*Exercise goal*:
Find every line in the listing that contains the word "lens", and copy each one in full.

*Data for this task*:

══════

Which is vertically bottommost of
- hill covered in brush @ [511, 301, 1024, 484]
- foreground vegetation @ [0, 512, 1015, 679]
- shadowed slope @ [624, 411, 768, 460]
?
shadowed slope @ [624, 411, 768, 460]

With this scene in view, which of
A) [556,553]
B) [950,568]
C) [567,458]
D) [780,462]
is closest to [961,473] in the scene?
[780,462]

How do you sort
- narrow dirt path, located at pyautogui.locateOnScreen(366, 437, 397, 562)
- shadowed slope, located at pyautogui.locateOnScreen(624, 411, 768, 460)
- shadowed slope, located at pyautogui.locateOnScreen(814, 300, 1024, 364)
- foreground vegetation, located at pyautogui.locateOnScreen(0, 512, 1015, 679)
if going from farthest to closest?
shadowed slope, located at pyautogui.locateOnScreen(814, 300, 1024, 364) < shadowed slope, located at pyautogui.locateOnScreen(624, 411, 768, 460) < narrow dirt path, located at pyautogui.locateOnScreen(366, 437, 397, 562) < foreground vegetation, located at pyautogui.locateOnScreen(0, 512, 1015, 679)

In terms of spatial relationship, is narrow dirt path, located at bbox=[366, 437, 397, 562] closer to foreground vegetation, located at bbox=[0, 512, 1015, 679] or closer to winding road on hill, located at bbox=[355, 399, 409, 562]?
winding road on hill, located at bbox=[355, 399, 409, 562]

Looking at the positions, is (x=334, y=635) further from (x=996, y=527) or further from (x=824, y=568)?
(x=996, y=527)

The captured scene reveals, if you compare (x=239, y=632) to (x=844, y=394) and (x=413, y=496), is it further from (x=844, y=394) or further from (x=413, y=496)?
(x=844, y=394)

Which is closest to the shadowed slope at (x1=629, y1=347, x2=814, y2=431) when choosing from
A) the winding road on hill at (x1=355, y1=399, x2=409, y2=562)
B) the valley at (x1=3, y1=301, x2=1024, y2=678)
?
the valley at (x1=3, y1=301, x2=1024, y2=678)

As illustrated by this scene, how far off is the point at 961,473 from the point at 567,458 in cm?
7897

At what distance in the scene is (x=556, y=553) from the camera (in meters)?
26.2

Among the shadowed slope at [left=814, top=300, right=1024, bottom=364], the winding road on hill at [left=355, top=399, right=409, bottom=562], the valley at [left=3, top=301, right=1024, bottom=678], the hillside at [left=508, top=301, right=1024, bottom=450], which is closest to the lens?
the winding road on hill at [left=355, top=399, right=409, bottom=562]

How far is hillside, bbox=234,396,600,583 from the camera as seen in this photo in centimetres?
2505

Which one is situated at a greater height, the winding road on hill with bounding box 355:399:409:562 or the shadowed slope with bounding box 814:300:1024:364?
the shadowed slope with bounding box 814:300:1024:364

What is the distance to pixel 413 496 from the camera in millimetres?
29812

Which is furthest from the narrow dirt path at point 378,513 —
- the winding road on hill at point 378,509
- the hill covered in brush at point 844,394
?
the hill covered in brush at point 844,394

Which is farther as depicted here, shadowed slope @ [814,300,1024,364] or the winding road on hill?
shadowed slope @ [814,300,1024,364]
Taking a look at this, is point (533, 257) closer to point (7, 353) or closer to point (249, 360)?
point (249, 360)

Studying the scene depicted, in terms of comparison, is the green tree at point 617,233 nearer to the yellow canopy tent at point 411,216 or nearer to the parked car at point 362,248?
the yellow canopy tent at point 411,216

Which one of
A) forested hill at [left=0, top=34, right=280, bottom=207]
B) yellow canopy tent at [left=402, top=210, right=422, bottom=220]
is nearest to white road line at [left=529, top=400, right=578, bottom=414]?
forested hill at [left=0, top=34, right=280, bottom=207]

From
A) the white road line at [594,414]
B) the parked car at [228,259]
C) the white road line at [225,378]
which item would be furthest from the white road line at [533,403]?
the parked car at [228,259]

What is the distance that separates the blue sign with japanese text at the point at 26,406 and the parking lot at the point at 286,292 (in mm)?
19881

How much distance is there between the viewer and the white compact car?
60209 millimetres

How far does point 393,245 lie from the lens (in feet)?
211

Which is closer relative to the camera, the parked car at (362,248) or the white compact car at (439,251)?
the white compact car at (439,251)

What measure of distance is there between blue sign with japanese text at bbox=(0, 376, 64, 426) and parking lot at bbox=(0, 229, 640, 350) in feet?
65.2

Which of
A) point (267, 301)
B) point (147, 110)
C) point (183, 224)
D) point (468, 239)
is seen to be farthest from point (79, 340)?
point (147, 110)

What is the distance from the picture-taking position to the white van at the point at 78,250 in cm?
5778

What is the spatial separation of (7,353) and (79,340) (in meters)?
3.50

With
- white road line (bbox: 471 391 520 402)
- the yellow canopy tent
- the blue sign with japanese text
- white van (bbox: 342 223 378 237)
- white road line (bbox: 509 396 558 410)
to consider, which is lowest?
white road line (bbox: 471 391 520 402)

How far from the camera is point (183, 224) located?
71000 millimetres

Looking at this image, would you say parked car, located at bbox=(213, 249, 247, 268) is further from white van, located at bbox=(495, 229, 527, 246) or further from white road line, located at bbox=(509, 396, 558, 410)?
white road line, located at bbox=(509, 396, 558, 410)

══════

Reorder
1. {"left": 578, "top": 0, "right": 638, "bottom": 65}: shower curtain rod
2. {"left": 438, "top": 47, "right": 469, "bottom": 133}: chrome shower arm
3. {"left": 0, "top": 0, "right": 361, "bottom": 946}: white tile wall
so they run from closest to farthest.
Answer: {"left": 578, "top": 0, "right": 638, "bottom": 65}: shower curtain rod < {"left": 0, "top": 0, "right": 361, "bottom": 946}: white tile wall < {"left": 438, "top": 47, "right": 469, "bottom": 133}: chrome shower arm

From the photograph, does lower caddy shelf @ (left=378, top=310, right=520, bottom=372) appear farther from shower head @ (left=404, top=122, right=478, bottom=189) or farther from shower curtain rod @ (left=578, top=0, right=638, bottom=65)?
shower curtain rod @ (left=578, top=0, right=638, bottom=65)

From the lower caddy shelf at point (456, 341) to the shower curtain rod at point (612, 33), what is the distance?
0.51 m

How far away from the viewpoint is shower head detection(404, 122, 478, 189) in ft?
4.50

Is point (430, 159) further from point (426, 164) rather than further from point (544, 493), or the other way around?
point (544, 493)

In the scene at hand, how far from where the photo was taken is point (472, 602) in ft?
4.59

══════

*Completed exercise*:
Among the shadowed slope at [left=814, top=300, right=1024, bottom=364], the winding road on hill at [left=355, top=399, right=409, bottom=562], the valley at [left=3, top=301, right=1024, bottom=678], the hillside at [left=508, top=301, right=1024, bottom=450], which is closest to the lens?
How far does point 393,245 lie from the lens (in feet)?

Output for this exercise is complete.